A descrição dos mineiros das almas
são sempre parciais
metódicas farsas que dão sentido à mentira
agarrando o vento desbragado que entoa o Sul.
As tardes
escondem-se no silêncio dos gatos dormentes
a planura cheia de jarras
e os olhos vazios deitados
nas pétalas despojadas.
Portagens
há muitas
seu palerma.
[Comentário: o PS fez aprovar a extinção das portagens nas SCUT quando o recusou fazer enquanto esteve no governo]
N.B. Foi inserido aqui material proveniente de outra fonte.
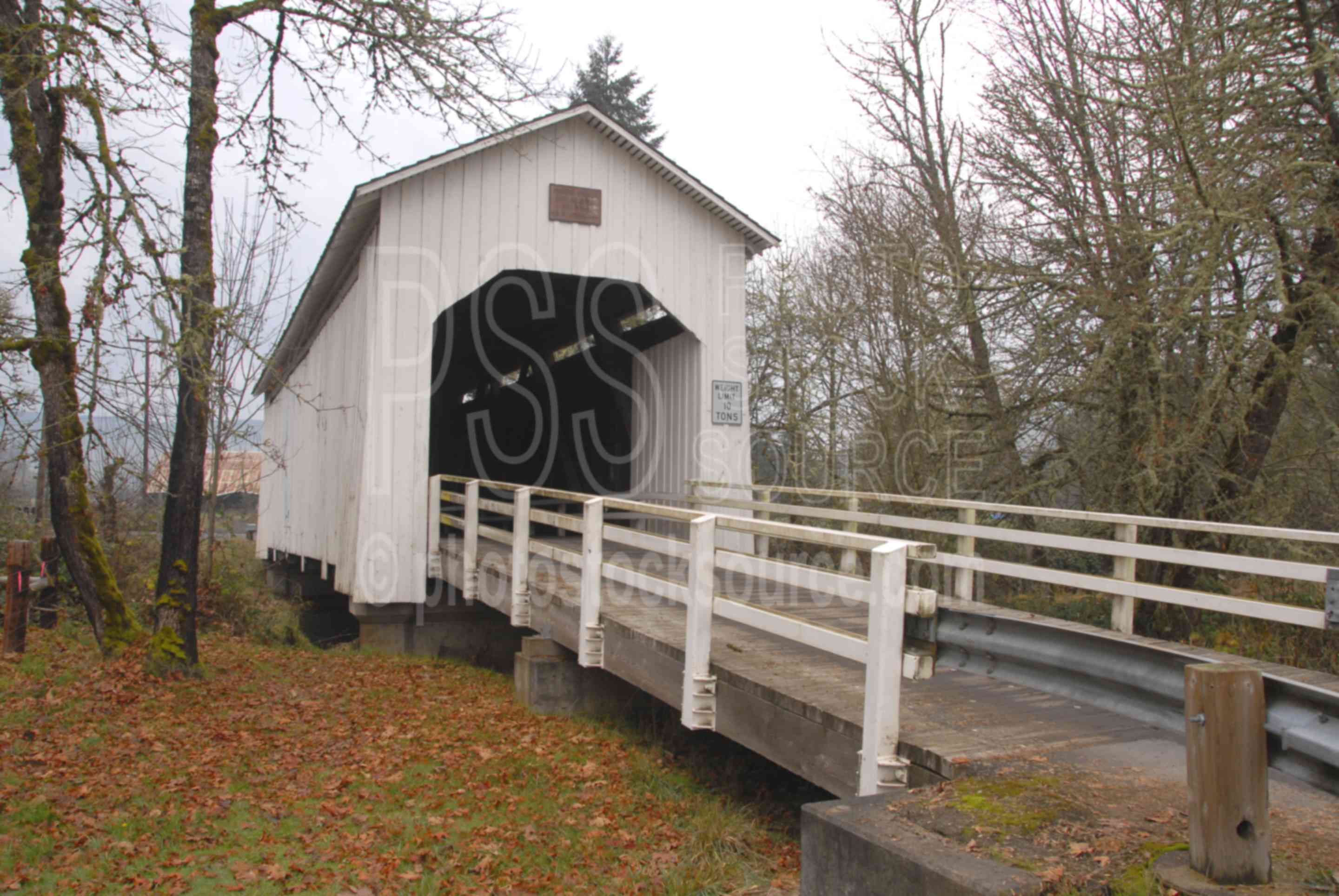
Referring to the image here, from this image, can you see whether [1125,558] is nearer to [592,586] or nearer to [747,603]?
[747,603]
Não sejam endossadas as culpas
para o elevador:
a lotação está esgotada
a tradução que se saiba:
frívola ambição ou ansiedade legítima;
arqueado pela sobrecarga
o elevador não se alça ao apetecido
arreia
com o peso sem mesura.
Cortês
o aspirante engoliu o ar com uma garfada
e bolçou o cavalheirismo untuoso
que só os distraídos apreciam.
Convenceu-se
que ia derrubar uma árvore
para transformar em paginas
à espera de palavras
quando lhe disseram
que faltavam os conhecimentos de química
e uma motosserra que não encravasse.
Desiludido
e já não cortês mas antes enfurecido
o estroina
estacionou na esplanada do jardim
e ditou alto o pedido:
rapaz
(dito com o desdém
de quem atinge a cátedra
ao encontrar quem esteja
num lugar inferior
na escala das castas)
traz-me uma caneca de meio litro
e um pratinho de caracóis.
Os dedos encardidos
escarafunchavam as cavidades dos caracóis
e ato contínuo
eram atirados para dentro da boca
onde era possível encontrar
“muitos e escurecidos
dentes cariados à mostra”.
Ocorreu-lhe desopilar
– ainda não se convencera
da impossibilidade de ser o artesão
na improvável demanda de transformar
uma árvore em resma de papel.
Meteu-se ao caminho,
não sem antes ter dobrado
a dose de cerveja,
ajeitando as calças puídas
que escorregavam pelas nádegas abaixo
e já cambaleante
pergunta à estátua do professor de medicina
se lhe vendia uma aspirina.
Indignado com o silêncio da estátua
chamou um táxi
para o levar até à outra margem
onde o esperava
o tubarão na companhia da esposa.
“Ó tubarão”
– enquanto apontava
na direção do bote encalhado no lodo –
“a tua mulher está a precisar de uma dieta”
fugindo aos tropeções
antes que uma gaivota
encomendada pela senhora tubarona
uma dose inteira de diarreia atirasse
em cima de si.
Saltou o tempo
como o atleta salta a corda
e acordou numa cama.
Disse
numa cama,
não era a sua cama.
Dado o conforto da cama
e as formas baças das paredes
e o pensamento que não conseguia ficar em pé
deixou-se ao vagar do sono.
Quando acordasse
seria a altura de ser cortês
a quem lhe deu abrigo.
(Mal sabia que era a rata da biblioteca
– explicação ao leitor
mais dado às coisas lúbricas:
rata da biblioteca
como feminino
dos ratos de biblioteca –
e nem assim se tomou de pânicos
muito embora da rata de biblioteca
muitos dissessem
que tentara vezes à prova de conta
que um homem da cidade
bem que fosse o mais obtuso
lhe tirasse a condição pura
com que viera ao mundo.)
Limpava o nevoeiro aos olhos
os garfos falando, exuberantes,
e tantos outros reféns ainda do sono.
Os ossos falam pela manhã invernal
como violoncelos que arranham a dor.
O miradouro esconde o luar caiado
na penumbra dos versos destroncados.
Pela voz dos lobos furtivos
a rebelião encosta-se aos dedos.
Atravessam a parede bocas famintas
logram o seu mantimento no avesso da pele.
E os desajeitados deuses
insistem na alfabetização das almas puídas.
Sozinho no escafandro
teimo no colóquio do medo trivial.
Sobram as candeias gastas
a tradução da decadência sem costuras.
O grito mancha o estuque neófito
os demónios (já) não aconselham a juventude.
Sob a aparência de corpos
a ostentação dos envaidecidos mastins.
À mão do poema as sílabas inteiras
um dicionário da audácia completa.
Estando o inferno
cheio de intenções benévolas
o inferno merece
(no mínimo)
uma estrela Michelin.
Lembro
os dias de fora
a boca pelo mar dentro
a pele povoada pelo verbo louco
as palavras que subiam pela mão.
Lembro
a chuva forasteira
um olhar a devolver o paradeiro
a carne amanhecida num tremor
um atlas com o teu nome.
Olhou por dentro
a estranha locomotiva
negociava a paragem a tempo
o velho absorto
tirava partido dos versos embainhados
a musculatura dos rostos
adestrava um sorriso
antes
que a maré dissesse que era tarde
que as lâmpadas apagadas
cerceassem a noite
que imperadores errassem
em lugarejos especulados
e mestres de artes variegadas
empunhassem o cetro indiviso
e dissessem
com a respiração mineral
dos contadores de histórias
que tinham metido greve no calendário.